> _TO-DO ITEM_: Reproduce the items word for word, from the first line through the line containing "What kind of chart is the large", including both.

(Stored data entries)
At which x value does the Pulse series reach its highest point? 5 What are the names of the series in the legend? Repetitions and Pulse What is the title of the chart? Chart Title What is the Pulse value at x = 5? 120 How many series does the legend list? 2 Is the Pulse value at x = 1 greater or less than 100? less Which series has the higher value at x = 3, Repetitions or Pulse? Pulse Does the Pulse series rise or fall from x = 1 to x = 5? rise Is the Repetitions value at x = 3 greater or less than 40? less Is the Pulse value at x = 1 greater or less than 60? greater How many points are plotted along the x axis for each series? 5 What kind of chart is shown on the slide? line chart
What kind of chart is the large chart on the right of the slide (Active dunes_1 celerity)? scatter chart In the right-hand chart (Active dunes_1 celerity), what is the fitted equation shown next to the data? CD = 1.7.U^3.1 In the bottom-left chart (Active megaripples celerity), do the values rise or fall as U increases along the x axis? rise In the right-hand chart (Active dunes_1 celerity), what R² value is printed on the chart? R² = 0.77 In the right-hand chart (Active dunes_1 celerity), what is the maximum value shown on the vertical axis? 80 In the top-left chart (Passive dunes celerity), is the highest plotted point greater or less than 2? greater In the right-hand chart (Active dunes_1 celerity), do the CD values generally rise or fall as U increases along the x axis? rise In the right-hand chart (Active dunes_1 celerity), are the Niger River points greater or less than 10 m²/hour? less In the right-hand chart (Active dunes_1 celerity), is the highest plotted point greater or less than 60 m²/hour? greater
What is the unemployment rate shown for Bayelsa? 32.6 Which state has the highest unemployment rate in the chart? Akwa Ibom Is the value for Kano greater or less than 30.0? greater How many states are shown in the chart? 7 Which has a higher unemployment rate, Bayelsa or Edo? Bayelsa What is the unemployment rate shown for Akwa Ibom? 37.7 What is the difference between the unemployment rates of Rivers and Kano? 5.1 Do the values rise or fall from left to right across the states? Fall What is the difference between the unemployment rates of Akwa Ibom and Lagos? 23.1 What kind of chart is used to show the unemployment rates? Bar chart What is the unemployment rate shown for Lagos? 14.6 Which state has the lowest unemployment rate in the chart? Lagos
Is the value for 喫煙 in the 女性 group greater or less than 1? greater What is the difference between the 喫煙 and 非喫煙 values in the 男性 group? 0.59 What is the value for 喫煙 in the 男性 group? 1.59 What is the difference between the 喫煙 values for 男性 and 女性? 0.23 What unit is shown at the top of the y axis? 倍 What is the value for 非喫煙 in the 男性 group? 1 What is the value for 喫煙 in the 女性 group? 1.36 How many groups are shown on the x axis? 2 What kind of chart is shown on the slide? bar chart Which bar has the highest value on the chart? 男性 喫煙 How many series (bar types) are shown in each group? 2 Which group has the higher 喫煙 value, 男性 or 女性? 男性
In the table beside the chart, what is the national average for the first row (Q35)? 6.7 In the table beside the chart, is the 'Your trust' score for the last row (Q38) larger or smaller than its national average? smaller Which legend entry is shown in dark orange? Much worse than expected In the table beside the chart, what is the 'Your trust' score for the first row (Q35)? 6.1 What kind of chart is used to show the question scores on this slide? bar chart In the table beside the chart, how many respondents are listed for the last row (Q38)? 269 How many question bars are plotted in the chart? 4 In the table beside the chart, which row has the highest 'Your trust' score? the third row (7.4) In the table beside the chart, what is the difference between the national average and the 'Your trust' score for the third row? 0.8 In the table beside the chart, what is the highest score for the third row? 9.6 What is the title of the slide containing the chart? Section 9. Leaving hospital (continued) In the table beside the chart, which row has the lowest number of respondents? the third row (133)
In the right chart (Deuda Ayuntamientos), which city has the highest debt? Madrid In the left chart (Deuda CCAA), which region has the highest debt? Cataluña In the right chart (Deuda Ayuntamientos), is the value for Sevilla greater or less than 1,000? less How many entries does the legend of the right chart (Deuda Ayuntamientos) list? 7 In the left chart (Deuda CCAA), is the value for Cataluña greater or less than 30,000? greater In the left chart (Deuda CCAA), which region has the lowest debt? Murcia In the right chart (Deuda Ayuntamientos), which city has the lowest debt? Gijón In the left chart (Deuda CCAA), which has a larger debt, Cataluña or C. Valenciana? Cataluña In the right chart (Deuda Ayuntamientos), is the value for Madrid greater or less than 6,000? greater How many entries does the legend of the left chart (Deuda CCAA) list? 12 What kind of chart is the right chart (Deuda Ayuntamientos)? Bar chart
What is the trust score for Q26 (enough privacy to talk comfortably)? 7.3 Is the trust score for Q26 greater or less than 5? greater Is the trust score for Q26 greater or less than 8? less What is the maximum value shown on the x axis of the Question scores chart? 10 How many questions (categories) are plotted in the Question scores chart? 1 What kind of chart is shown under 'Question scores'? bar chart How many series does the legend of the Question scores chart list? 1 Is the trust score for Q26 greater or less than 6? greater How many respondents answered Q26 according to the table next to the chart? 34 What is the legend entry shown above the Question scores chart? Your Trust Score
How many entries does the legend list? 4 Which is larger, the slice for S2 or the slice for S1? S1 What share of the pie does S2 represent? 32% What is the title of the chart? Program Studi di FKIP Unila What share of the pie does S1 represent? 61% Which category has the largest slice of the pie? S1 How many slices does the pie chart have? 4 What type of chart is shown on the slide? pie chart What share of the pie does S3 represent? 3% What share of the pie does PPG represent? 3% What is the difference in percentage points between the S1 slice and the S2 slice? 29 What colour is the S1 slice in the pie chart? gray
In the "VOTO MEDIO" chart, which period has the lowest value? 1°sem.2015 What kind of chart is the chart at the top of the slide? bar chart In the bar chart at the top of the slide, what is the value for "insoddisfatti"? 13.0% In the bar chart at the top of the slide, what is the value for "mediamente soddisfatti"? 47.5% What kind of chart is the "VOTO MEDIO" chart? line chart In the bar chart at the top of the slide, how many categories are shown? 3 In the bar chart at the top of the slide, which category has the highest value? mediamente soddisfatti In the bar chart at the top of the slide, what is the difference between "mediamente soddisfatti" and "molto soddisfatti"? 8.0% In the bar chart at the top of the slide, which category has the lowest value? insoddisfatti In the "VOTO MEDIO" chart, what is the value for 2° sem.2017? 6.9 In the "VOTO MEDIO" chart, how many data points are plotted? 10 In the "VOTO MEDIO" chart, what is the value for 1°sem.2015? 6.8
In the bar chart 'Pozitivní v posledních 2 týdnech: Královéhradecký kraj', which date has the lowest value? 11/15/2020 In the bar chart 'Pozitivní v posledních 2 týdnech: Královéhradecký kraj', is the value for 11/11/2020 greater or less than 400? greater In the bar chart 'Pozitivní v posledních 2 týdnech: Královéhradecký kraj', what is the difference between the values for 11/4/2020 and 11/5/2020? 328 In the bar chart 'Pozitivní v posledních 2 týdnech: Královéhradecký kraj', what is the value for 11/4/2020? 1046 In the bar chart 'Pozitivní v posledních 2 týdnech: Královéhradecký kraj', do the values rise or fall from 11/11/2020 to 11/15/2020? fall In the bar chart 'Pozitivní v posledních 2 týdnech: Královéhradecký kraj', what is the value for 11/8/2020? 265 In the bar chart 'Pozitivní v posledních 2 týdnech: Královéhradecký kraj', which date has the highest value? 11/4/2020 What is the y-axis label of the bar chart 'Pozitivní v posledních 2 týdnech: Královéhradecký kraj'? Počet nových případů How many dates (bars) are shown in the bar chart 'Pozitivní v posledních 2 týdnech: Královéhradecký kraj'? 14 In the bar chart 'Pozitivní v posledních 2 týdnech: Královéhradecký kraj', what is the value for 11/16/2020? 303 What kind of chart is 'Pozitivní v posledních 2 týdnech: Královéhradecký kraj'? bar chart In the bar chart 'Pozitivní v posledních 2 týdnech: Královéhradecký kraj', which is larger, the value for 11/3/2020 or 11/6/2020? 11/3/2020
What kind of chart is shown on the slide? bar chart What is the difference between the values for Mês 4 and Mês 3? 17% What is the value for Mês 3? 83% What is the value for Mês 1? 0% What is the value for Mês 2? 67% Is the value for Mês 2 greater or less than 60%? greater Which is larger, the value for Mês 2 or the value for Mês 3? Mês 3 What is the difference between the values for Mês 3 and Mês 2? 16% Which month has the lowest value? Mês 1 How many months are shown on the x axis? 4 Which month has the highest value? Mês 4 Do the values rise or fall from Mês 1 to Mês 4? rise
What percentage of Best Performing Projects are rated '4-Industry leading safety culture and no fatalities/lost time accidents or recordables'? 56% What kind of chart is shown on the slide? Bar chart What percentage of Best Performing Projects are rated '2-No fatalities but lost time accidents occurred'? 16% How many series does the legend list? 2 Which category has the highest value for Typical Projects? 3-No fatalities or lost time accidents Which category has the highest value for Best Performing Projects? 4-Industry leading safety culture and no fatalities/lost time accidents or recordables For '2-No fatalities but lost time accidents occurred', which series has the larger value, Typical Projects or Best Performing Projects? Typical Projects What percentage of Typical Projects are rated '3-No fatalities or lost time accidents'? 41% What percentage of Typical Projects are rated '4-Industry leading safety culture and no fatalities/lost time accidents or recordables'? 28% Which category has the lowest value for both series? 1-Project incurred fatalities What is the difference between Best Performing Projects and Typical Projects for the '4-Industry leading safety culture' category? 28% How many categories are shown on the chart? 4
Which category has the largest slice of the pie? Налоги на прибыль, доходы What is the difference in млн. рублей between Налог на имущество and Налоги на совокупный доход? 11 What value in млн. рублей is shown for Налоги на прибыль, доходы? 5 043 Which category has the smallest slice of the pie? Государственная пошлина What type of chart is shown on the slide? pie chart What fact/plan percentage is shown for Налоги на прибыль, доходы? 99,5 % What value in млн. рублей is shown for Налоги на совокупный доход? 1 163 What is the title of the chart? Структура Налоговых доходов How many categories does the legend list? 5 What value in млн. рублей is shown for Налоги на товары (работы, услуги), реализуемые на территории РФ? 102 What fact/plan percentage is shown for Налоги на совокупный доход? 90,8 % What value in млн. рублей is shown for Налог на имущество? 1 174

> _RESULT FOR THIS EXERCISE_:
At which x value does the Pulse series reach its highest point? 5 What are the names of the series in the legend? Repetitions and Pulse What is the title of the chart? Chart Title What is the Pulse value at x = 5? 120 How many series does the legend list? 2 Is the Pulse value at x = 1 greater or less than 100? less Which series has the higher value at x = 3, Repetitions or Pulse? Pulse Does the Pulse series rise or fall from x = 1 to x = 5? rise Is the Repetitions value at x = 3 greater or less than 40? less Is the Pulse value at x = 1 greater or less than 60? greater How many points are plotted along the x axis for each series? 5 What kind of chart is shown on the slide? line chart
What kind of chart is the large chart on the right of the slide (Active dunes_1 celerity)? scatter chart In the right-hand chart (Active dunes_1 celerity), what is the fitted equation shown next to the data? CD = 1.7.U^3.1 In the bottom-left chart (Active megaripples celerity), do the values rise or fall as U increases along the x axis? rise In the right-hand chart (Active dunes_1 celerity), what R² value is printed on the chart? R² = 0.77 In the right-hand chart (Active dunes_1 celerity), what is the maximum value shown on the vertical axis? 80 In the top-left chart (Passive dunes celerity), is the highest plotted point greater or less than 2? greater In the right-hand chart (Active dunes_1 celerity), do the CD values generally rise or fall as U increases along the x axis? rise In the right-hand chart (Active dunes_1 celerity), are the Niger River points greater or less than 10 m²/hour? less In the right-hand chart (Active dunes_1 celerity), is the highest plotted point greater or less than 60 m²/hour? greater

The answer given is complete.